**PASSAGE PROVIDED:**
The Wire Science also filed an RTI on April 27 asking ICMR if it made any recommendations to the ministry vis-à-vis rolling out ‘precautionary’ doses. In its reply, dated May 17 (INCMR/R/E/22/00228), the medical research body said it never gave any advice on this front. Was it aware of any clinical trial data in this regard?

“This information is not available with ICMR and may be available [with] DCGI. All issues related to introduction of new vaccines or additional doses of existing vaccines are reviewed and approved in various committees of the NTAGI.”

The doses that no one approved

Prime Minister Narendra Modi addresses the media on the first day of the monsoon session of Parliament, New Delhi, July 18, 2022. (Photo by: PTI)

The Wire Science had also filed an RTI application with the PMO on April 27 asking it was aware of any data relevant to the approval for ‘precautionary’ doses. Recall that Prime Minister Modi was the first individual to announce that India would roll out booster doses, even as the people in charge of the country’s COVID-19 response had until then refuted the idea.

The application also asked if the PMO was involved in the approval for ‘precautionary’ doses and whether it had corresponded with the health ministry in this regard. The PMO, however, said The Wire Science’s questions don’t qualify as “information” under the RTI Act. A first appeal challenging this reply met the same fate.

So who approved India’s ‘precautionary’ doses? More than six months since the country’s people started receiving third doses of Covaxin and Covishield, the answer appears to be – no one.

**Spatial localization data:**
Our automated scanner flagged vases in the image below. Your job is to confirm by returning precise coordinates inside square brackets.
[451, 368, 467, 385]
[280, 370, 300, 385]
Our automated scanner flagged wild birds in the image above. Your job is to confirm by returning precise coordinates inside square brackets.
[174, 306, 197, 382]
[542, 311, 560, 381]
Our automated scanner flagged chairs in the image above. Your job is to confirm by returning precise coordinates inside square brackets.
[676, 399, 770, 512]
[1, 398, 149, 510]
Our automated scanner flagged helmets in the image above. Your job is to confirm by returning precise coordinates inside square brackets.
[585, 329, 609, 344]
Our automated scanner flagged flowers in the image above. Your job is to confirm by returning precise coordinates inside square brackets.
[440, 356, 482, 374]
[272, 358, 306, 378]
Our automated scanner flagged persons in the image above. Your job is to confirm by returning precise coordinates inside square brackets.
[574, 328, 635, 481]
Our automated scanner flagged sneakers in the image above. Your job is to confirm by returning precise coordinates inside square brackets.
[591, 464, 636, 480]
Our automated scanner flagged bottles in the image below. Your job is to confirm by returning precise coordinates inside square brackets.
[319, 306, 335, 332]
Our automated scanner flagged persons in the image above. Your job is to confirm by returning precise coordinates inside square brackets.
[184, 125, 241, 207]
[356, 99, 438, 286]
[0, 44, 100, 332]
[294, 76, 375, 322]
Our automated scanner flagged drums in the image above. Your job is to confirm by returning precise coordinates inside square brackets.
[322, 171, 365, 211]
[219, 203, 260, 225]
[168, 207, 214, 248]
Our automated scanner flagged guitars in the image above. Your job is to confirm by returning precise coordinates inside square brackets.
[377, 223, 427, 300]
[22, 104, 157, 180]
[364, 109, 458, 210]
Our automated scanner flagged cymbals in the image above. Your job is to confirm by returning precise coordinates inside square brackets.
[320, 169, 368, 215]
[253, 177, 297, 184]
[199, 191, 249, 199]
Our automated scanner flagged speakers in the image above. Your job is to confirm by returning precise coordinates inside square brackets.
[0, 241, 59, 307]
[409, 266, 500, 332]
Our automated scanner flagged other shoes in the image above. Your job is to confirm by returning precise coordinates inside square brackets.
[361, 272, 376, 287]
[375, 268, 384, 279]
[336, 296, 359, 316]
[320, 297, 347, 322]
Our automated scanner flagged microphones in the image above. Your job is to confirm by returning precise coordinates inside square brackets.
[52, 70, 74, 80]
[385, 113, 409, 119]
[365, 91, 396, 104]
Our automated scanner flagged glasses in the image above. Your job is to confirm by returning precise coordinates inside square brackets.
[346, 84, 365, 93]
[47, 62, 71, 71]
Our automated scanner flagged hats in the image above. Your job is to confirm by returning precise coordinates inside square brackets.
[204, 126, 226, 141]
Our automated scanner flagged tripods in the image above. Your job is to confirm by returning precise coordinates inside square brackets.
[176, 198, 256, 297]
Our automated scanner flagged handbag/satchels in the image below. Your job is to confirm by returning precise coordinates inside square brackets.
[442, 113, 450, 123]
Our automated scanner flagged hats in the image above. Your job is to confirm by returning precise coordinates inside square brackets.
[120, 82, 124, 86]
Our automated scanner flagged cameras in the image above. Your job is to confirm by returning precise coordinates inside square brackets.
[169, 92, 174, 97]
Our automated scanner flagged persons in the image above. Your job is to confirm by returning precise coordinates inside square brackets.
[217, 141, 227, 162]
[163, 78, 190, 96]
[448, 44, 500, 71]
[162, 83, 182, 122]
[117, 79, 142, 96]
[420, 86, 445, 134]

--

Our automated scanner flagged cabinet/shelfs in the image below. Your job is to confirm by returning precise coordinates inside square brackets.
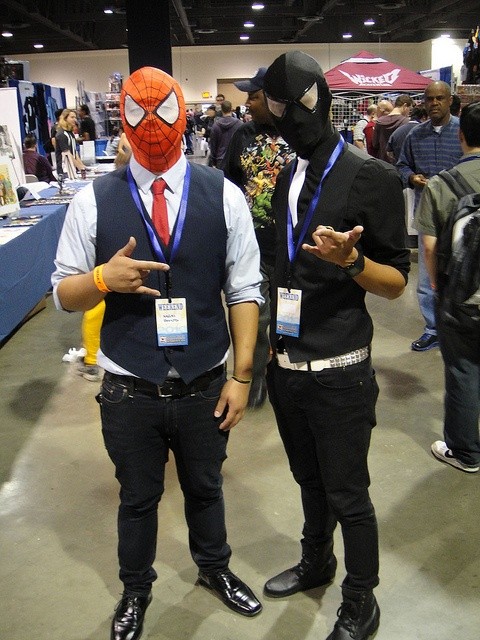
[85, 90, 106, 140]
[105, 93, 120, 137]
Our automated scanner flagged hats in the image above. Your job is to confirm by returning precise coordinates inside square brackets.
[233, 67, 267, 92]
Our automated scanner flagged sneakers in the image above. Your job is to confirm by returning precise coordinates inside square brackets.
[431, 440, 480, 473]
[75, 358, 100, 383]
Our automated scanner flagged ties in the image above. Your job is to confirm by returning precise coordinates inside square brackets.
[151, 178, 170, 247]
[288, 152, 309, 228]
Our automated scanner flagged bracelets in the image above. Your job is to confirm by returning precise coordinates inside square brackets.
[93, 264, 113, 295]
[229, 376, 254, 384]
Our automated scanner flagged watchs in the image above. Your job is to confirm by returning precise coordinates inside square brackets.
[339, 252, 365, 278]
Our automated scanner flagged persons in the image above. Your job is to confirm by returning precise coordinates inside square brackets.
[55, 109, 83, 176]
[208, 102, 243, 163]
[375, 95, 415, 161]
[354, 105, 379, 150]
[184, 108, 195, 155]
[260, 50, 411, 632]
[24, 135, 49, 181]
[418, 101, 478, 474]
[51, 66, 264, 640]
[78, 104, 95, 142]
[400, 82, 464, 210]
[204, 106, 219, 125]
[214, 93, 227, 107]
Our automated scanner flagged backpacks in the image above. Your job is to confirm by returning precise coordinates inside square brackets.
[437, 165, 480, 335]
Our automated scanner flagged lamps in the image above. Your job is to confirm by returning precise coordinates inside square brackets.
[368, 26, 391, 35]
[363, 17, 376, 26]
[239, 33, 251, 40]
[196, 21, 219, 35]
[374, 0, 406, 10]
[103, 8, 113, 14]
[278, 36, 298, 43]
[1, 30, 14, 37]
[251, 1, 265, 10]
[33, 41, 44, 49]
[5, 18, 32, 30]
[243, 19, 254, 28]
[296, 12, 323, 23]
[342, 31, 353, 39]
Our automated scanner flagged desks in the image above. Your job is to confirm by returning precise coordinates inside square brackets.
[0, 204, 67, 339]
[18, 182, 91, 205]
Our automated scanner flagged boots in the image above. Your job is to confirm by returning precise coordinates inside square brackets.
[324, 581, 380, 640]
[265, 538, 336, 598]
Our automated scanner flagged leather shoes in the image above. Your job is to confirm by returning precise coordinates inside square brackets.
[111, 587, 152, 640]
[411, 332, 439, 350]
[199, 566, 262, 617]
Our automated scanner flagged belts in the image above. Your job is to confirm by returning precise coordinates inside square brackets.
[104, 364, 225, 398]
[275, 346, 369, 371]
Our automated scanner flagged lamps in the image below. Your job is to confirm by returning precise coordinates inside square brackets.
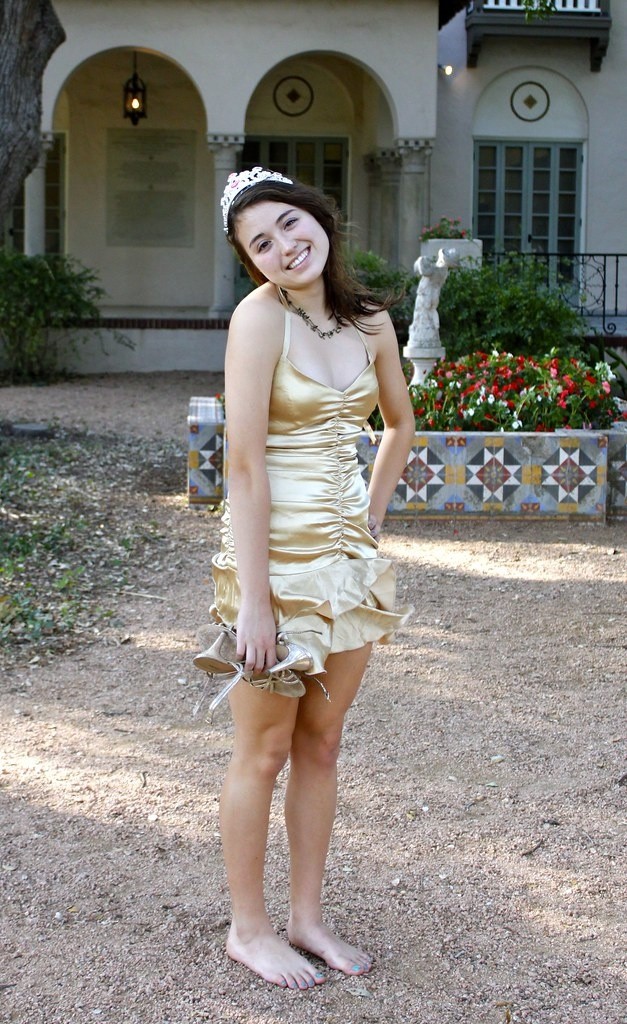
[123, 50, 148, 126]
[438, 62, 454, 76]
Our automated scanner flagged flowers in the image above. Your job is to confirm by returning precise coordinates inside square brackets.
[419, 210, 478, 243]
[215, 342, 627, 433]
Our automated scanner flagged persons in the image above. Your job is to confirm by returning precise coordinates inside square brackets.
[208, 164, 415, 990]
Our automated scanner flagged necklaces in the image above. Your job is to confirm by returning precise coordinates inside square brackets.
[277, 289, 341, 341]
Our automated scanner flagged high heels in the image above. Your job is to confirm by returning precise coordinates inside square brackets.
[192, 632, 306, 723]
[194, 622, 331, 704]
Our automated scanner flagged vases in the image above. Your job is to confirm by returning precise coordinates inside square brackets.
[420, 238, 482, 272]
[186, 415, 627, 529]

**WORK TASK 1:**
Reproduce the passage on India's 'precautionary' doses between "The doses that" and "(Photo by: PTI)", inclusive, switching "monsoon" to "winter".
**WORK TASK 2:**
Resume the article on who approved India's 'precautionary' COVID-19 doses from the point where it stops.

**WRITTEN ANSWER 1:**
The doses that no one approved

Prime Minister Narendra Modi addresses the media on the first day of the winter session of Parliament, New Delhi, July 18, 2022. (Photo by: PTI)

**WRITTEN ANSWER 2:**
The Indian government is currently struggling with getting more people to be boosted: the coverage in the eligible population, of those aged 18-59 years, is less than 1%.

On July 17, the government announced with much fanfare that precautionary doses will be administered free of cost for 75 days to mark the 75th anniversary of India’s independence. The next day, government officials embarked on a media blitz after reporting that 2 billion people had been vaccinated against COVID-19 in India (including primary and precautionary doses).

Instead of these optics, the Indian government could have taken greater strides by explaining where the approval for COVID-19 booster doses originated – or if the country’s leaders just went ahead in spite of scientific expertise, laws and public accountability.

Some trivia to finish: At the time Prime Minister Modi announced the rollout of ‘precautionary’ doses, reports were doing the rounds of COVID-19 vaccine manufacturers in the country facing a big stock pile-up.

This article was first published on July 19 and was republished on July 22, 2022.


N.K. Arora’s statement to ANI + The Wire Science‘s response (10:10 am, July 20, 2022):

Responding to The Wire Science’s report on the lack of approval for ‘precautionary’ doses, on July 19, NTAGI COVID-19 Working Group chief N.K. Arora told news agency ANI that “right from the beginning of October-November 2021″, government officials had been deliberating the matter.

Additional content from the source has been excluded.